Garden-based Agriculture for Toledo’s Environment (GATE)
Thirty-four schools are active in the GATE program, which supports organic food gardens and Garden Based Learning, including integrating gardening with math, science and English, health and nutrition, and food security and sovereignty. An adjunct project supports 20 students and their families from four villages, who grow home gardens.
School Feeding Program
Plenty Belize is a founding member of the Toledo School Feeding Program Committee, whose members say “Hungry children do not learn well!” Plenty Belize has provided funding and assistance to outfit kitchens with equipment and utensils. It is also a key organizer for the annual Toledo Food Fair, the next one slated for March 2009.
Participants and facilitators in the Sixth Micro-Enterprise Planning Workshop at the Small Business Resource Center in Punta Gorda Town, Belize.

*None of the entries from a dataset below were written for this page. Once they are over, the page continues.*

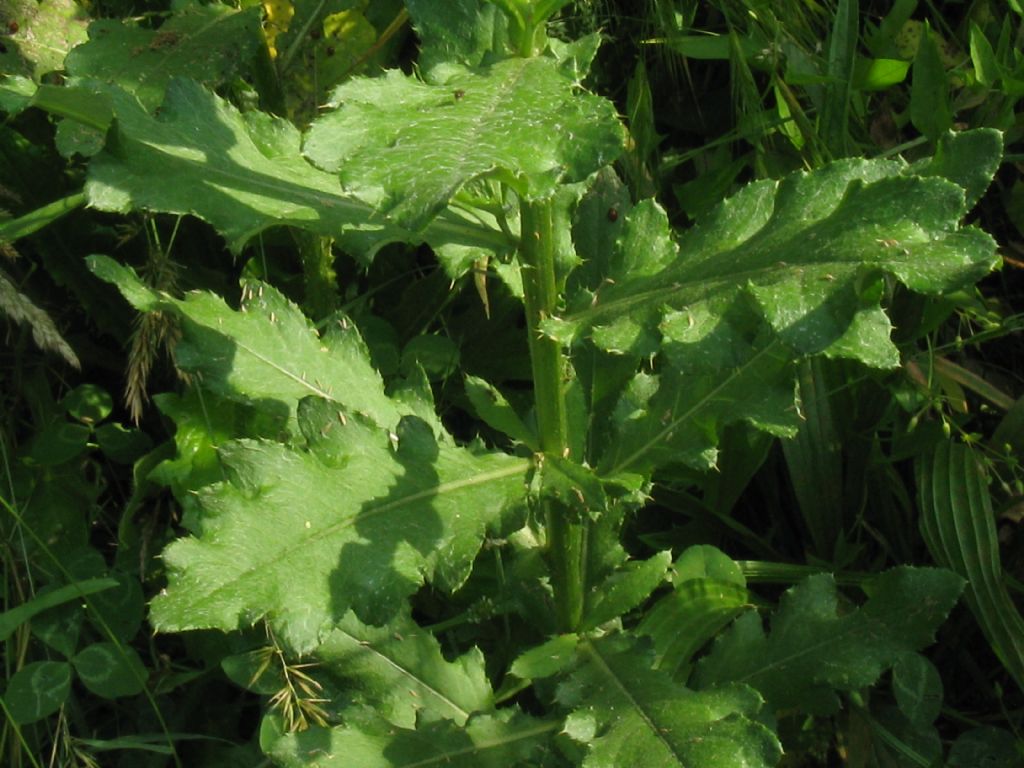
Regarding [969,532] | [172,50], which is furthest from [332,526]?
[969,532]

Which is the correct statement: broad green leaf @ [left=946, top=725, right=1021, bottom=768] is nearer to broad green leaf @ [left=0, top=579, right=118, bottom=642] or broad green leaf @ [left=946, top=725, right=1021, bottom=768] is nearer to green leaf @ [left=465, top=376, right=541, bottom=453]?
green leaf @ [left=465, top=376, right=541, bottom=453]

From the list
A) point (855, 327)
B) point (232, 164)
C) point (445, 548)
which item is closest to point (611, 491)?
point (445, 548)

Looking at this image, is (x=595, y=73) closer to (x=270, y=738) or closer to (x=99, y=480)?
(x=99, y=480)

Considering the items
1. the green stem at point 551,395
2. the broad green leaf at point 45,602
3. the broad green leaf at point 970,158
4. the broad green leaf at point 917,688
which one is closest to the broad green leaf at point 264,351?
the green stem at point 551,395

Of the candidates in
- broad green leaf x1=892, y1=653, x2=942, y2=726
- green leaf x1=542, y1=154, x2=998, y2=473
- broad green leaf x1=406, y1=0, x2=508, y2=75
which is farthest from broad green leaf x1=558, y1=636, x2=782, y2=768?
broad green leaf x1=406, y1=0, x2=508, y2=75

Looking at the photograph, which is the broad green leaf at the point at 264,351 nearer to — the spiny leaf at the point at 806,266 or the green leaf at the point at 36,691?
the spiny leaf at the point at 806,266

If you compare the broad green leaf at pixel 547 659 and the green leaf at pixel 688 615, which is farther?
the green leaf at pixel 688 615
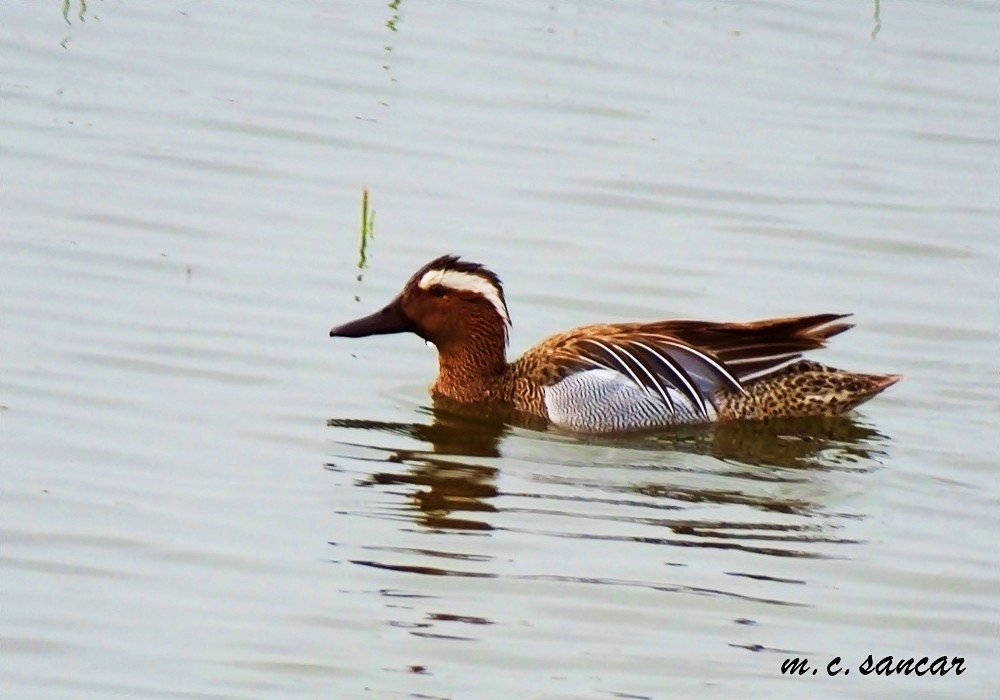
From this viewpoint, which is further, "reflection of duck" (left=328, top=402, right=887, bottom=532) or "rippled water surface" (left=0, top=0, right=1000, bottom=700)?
"reflection of duck" (left=328, top=402, right=887, bottom=532)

The Small Business Resource Center (SBRC)
With support from the European Union and the Government of Belize, Plenty Belize opened the Small Business Resource Center at its office in Punta Gorda. The SBRC provides training and support for grant recipients through the Micro Grant for Poor Families Program (MGPFP) and through the Enterprise Engine for Rural Toledo Program. Since the inception of the MGPFP in May Plenty Belize has received over 100 applications for 60 available grants, and is prioritizing applications from single parents, persons with disabilities, and persons living with and supporting persons with disabilities.
Plenty Belize has long promoted solar power for remote communities. It sells solar equipment and assists with system design and installations, the latest at Rio Blanco National Park (RBNP) in western Toledo District. Due to all-too-frequent power outages, Plenty Belize has installed a solar powered back-up system at its office. Whenever grid power is off, a battery based system automatically provides AC power to computers, fans, and lights, which is a great demonstration project for visitors.
Plenty Belize is an active member of Women’s Issues Network(WIN Belize). WIN’s main focus this year is the Annual Torch Run that takes place throughout the country to raise awareness about Gender Based Violence and HIV and AIDS. Plenty Belize is also proud to be an active member of the Program for Toledo Children and Adolescents (TOLCA). TOLCA is a network of 14 organizations that promote the well-being of women, children, and adolescents. Through TOLCA, member agencies have assisted with school gardens, nutrition training, parenting training, women’s leadership development, school playgrounds and toilets, hygiene training, pre-schools, and much more. Plenty Belize will assist TOLCA and the Society for the Promotion of Education and Research (SPEAR) in conducting an assessment of all registered villages in Toledo, to more effectively plan and implement projects that will make a difference in the lives of local people.